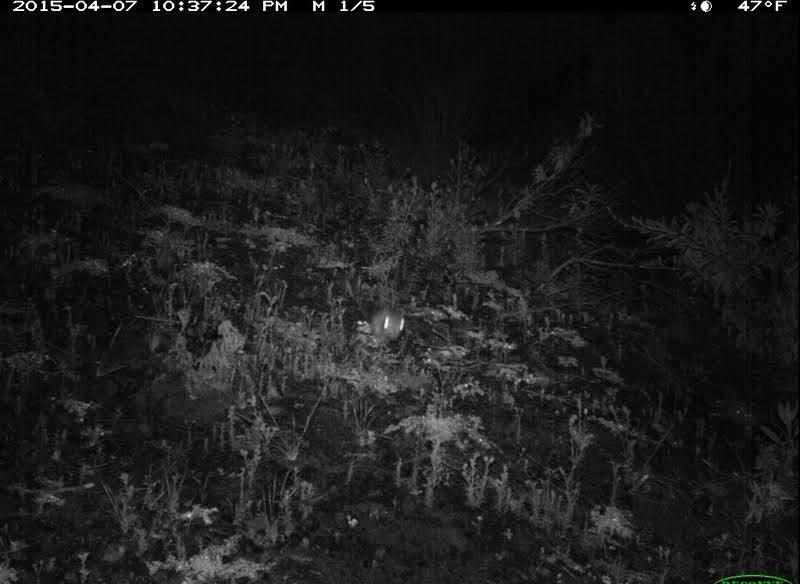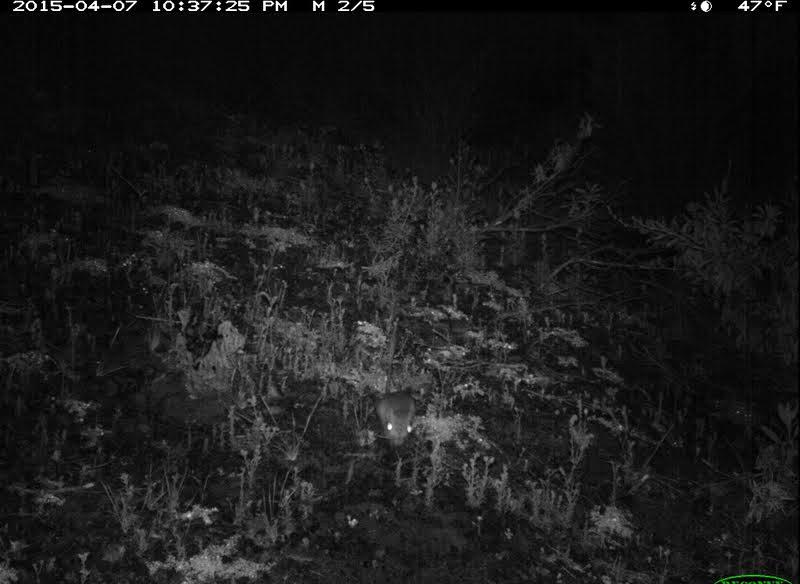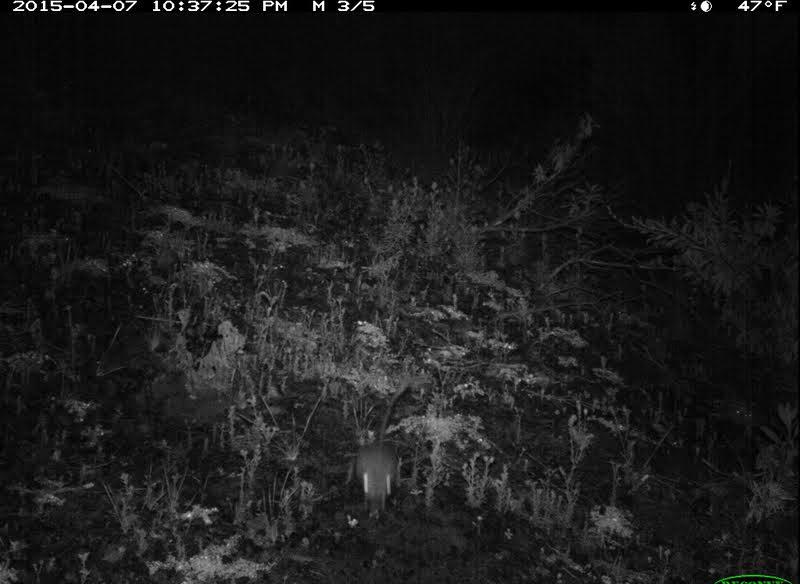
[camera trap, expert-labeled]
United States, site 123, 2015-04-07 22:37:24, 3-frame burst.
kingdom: Animalia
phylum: Chordata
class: Mammalia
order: Rodentia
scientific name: Rodentia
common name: rodent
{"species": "rodent (Rodentia)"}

▬▬▬▬▬▬

PROBLEM REQUIREMENTS: Copy the material above word for word, images excluded.

EXERCISE ANSWER:
[camera trap, expert-labeled]
United States, site 123, 2015-04-07 22:37:24, 3-frame burst.
kingdom: Animalia
phylum: Chordata
class: Mammalia
order: Rodentia
scientific name: Rodentia
common name: rodent
{"species": "rodent (Rodentia)"}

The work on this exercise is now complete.